Rob vaciló. El judío anciano lo observó con interés, atrapado por el brillo de sus ojos.
– ¿Quieres decir algo? -murmuró Simón.
– Si los judíos no deben trabajar el sábado, ¿no estará el sabio condenando mi alma al decidir que yo lo haga?
El rabbennu sonrió al oír la traducción.
– Dice que confía en que no desees convertirte en judío, Rob J. Cole.
Rob movió la cabeza negativamente.
– Entonces dice que puedes trabajar sin temor durante el sábado judío y te da la bienvenida a Tryavna.
El rabbennu los llevó a donde dormiría Rob, en el fondo de un vasto establo vacuno.
– Hay velas en la casa de estudios. Pero no pueden traerse para aquí, donde hay heno seco -dijo severamente el rabbennu a través de Simón y de inmediato lo puso a limpiar los pesebres.

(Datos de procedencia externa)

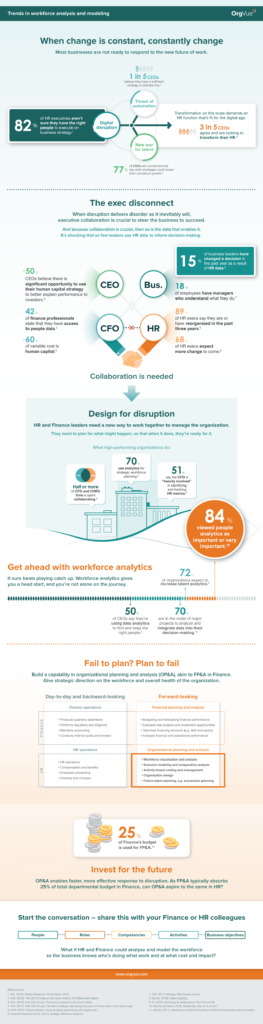 Organizational planning and analysis infographic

Aquella noche se tendió en la paja con la gata de guardia a sus pies como una leona. Señora Buffington lo abandonaba de vez en cuando para aterrorizar a un ratón, pero siempre volvía. El establo era un palacio oscuro y húmedo, entibiado hasta hacerlo cómodo por los grandes cuerpos bovinos, en cuanto Rob se acostumbró al continuo mugido y el dulce hedor de excrementos de vaca, durmió contento.
El invierno llegó a Tryavna tres días después que Rob. Comenzó a nevar durante la noche, y los dos días siguientes alternaron entre una amarga lluvia empujada por el viento y gordos copos que flotaban, semejantes a dulkaidos del cielo. Cuando dejó de nevar, le dieron una gran pala de madera y ayudó a quitar los montones de nieve acumulada ante todas las puertas. Se había puesto un sombrero judío de cuero, que encontró en una percha del establo. Por encima de él, las acechantes montañas brillaban blancas bajo el sol, y el ejercicio en medio del aire frío le infundió optimismo.
Cuando terminó de quitar la nieve, no tenía otro trabajo y estaba autorizado a ir a la casa de estudios, un edificio de madera en el que se colaba el frío, combatido por un lamentable fuego simbólico tan inadecuado que no era difícil que se olvidaran de alimentarlo. Los judíos estaban sentados alrededor de unas mesas rústicas y estudiaban hora tras hora, discutiendo en voz alta, a veces ásperamente.